# Verwendet EA minderwertige DVDs



## ASD_588 (10. März 2011)

Verwendet EA minderwertige DVDs weil ich in 2 DvDs einen riss habe und der riss fängt von der innenseite an ???
 Aufstig des Hexenkönigs und bei nfsmw


----------



## Dr Bakterius (10. März 2011)

So etwas hatte ich bisher nie, wende ich an deinen Händler bzw an den Support von EA. Gut einen Defekt kann man mal haben, ich hatte bisher nur einen Datenträger gehabt der aussah wie eine Orange


----------



## X-2ELL (10. März 2011)

Sind die Kratzer von Anfang an auf den Datenträgern oder nach erster Benutzung?
Eventuell liegt es ja auch am Laufwerk!?
Ich selber hatte so ein Phänomen nur durch Selbstverschulden, die DVD´s waren immer ok. 

Grüße


----------



## ASD_588 (10. März 2011)

Ich habe keinen einkaufzettel mehr also kan ich es nicht zurück geben. die nfsmw dvd habe ich vor einen Jahr zerlegt weil sie nicht mehr ging.

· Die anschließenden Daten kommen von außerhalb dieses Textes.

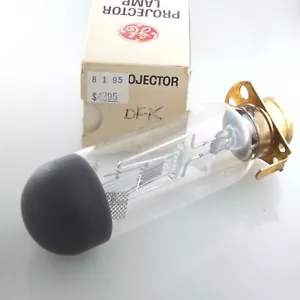 + General Electric Marke DFK Projektorlampe verpackt neu aus altem Lagerbestand - Bild 1 von 1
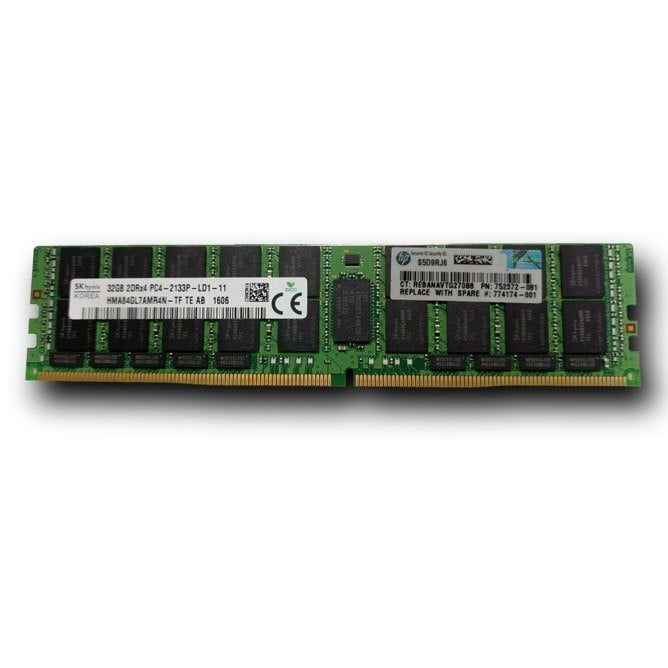 Ram SK Hynix 32GB 4Rx4 PC4-2133P DDR4 REG-ECC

> Sind die Kratzer von Anfang an auf den Datenträgern oder nach erster Benutzung?


Nein da waren keine Kratzer oder ähnliches da ich die DVDS Orginalverpakt gekauft habe und das Laufwerk verursacht bei mir keine Kratzer.
vieleich kan ich ein bild vom riss hochladen.


----------